> TEXTABSCHNITT
* * * * * * *
Wirtschaftliche Gesamtsituation
Die steigenden Zinsen sowohl am Geldmarkt wie auch bei langfristigen Anleihen führen zu einem beschleunigten Abfluss von Kundengeldern bei den Banken und damit zu einer rückläufigen Kreditvergabekapazität. Neben einer seit längerem global anhaltenden Nachfrageschwäche im verarbeiten Gewerbe kommt damit ein weiterer negativer Faktor auf viele Unternehmen zu: Die Kreditmaschinerie beginnt zu stocken. Gleichzeitig beginnt sich der bisher sehr robuste Dienstleistungssektor in den USA und Europa abzuschwächen. Damit kann es zu einer Bremswirkung an den Arbeitsmärkten und auch bei der Konjunktur kommen. Beides ist an den Finanzmärkten aktuell noch nicht vollständig eingepreist.
Aktuelle Entwicklungen: Kampf um Kundeneinlagen bei Banken
- Aufgrund der hohen Zinsen auf Geldmarktanlagen und langfristige Staatsanleihen tauschen immer mehr Bankkunden sowohl in den USA wie auch in Europa ihre Einlagen (Deposits) und entziehen damit dem Bankensystem Liquidität. Das führt zu einer stark verminderten Kreditvergabe und höheren Vergabestandards.
- Viele Banken verlieren bereits jetzt Geld im Kreditgeschäft und sind gezwungen, die Einlagenzinsen anzuheben, um Kundengelder anzuziehen. In den USA kommen bei den Regionalbanken noch massive Verluste von teilweise mehr als 60 Prozent auf riesigen Staatsanleihenpositionen dazu, was die Liquidität zusätzlich reduziert. Ein neuer Index der Fed – der „Financial Conditions Impulse“ – befindet sich bereits seit einiger Zeit im stark restriktiven Bereich und bestätigt damit die zunehmenden Refinanzierungsprobleme bei den Banken und Unternehmen.
* * * * * * *
> DATENAUSZUG
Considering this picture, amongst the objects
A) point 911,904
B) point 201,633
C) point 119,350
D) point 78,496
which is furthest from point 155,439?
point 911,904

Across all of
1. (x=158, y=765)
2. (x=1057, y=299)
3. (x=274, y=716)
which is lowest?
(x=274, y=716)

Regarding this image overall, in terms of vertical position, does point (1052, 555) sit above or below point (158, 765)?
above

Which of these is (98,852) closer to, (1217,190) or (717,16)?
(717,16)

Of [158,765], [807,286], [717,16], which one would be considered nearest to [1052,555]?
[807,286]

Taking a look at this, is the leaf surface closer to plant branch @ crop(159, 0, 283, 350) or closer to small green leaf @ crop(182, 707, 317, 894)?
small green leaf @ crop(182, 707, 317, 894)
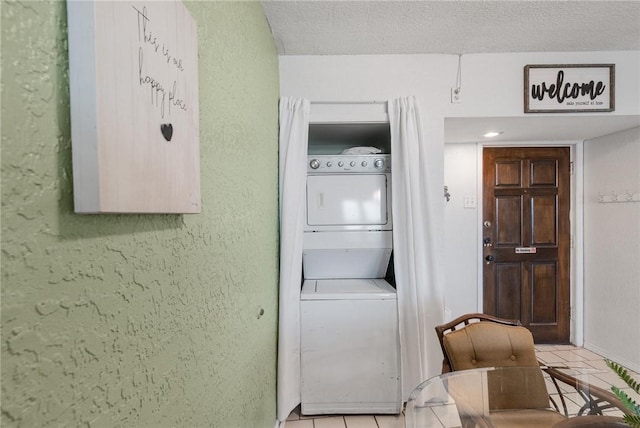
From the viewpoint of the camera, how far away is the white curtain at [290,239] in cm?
210

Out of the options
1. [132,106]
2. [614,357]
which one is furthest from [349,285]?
[614,357]

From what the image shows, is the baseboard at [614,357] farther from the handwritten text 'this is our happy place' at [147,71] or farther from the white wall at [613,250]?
the handwritten text 'this is our happy place' at [147,71]

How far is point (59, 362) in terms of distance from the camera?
0.44m

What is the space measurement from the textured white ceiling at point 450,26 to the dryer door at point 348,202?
89 centimetres

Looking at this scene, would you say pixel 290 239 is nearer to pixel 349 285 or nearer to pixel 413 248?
pixel 349 285

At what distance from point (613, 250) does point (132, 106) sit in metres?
3.87

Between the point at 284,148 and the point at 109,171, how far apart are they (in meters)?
1.79

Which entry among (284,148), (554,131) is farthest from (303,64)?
(554,131)

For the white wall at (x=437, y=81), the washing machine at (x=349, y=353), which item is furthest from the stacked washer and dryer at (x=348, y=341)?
the white wall at (x=437, y=81)

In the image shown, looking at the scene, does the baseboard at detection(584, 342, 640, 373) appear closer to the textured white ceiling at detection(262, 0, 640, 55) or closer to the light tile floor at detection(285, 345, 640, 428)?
the light tile floor at detection(285, 345, 640, 428)

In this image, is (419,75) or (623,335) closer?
(419,75)

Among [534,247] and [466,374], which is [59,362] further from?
[534,247]

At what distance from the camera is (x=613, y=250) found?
298 centimetres

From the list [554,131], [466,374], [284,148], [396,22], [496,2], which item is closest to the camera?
[466,374]
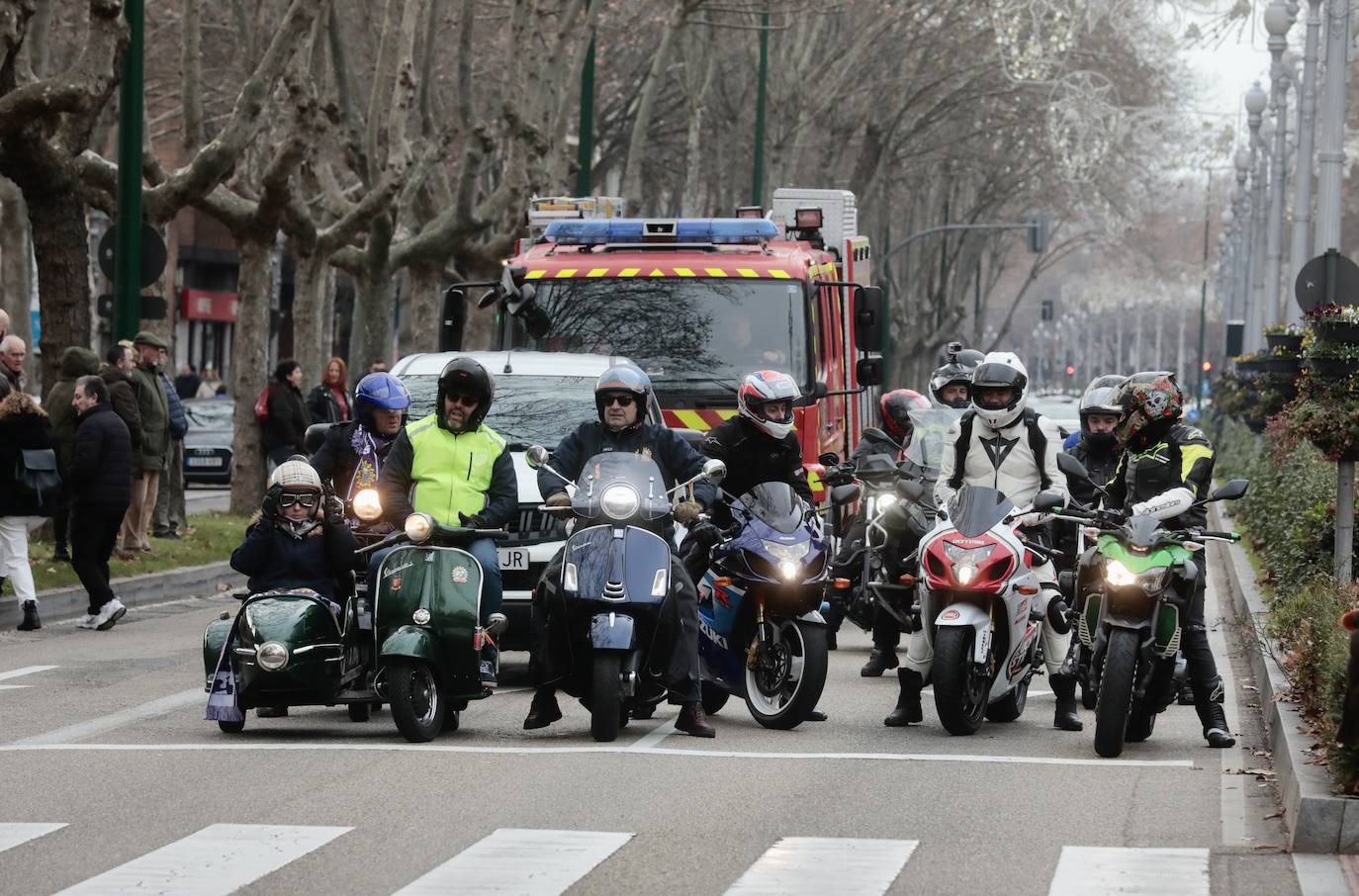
* * * * * * *
> AUFGABENSTELLUNG
Geben Sie den obigen Textabschnitt zur wirtschaftlichen Gesamtsituation vollständig und wortgetreu wieder.

> ENDERGEBNIS
Wirtschaftliche Gesamtsituation
Die steigenden Zinsen sowohl am Geldmarkt wie auch bei langfristigen Anleihen führen zu einem beschleunigten Abfluss von Kundengeldern bei den Banken und damit zu einer rückläufigen Kreditvergabekapazität. Neben einer seit längerem global anhaltenden Nachfrageschwäche im verarbeiten Gewerbe kommt damit ein weiterer negativer Faktor auf viele Unternehmen zu: Die Kreditmaschinerie beginnt zu stocken. Gleichzeitig beginnt sich der bisher sehr robuste Dienstleistungssektor in den USA und Europa abzuschwächen. Damit kann es zu einer Bremswirkung an den Arbeitsmärkten und auch bei der Konjunktur kommen. Beides ist an den Finanzmärkten aktuell noch nicht vollständig eingepreist.
Aktuelle Entwicklungen: Kampf um Kundeneinlagen bei Banken
- Aufgrund der hohen Zinsen auf Geldmarktanlagen und langfristige Staatsanleihen tauschen immer mehr Bankkunden sowohl in den USA wie auch in Europa ihre Einlagen (Deposits) und entziehen damit dem Bankensystem Liquidität. Das führt zu einer stark verminderten Kreditvergabe und höheren Vergabestandards.
- Viele Banken verlieren bereits jetzt Geld im Kreditgeschäft und sind gezwungen, die Einlagenzinsen anzuheben, um Kundengelder anzuziehen. In den USA kommen bei den Regionalbanken noch massive Verluste von teilweise mehr als 60 Prozent auf riesigen Staatsanleihenpositionen dazu, was die Liquidität zusätzlich reduziert. Ein neuer Index der Fed – der „Financial Conditions Impulse“ – befindet sich bereits seit einiger Zeit im stark restriktiven Bereich und bestätigt damit die zunehmenden Refinanzierungsprobleme bei den Banken und Unternehmen.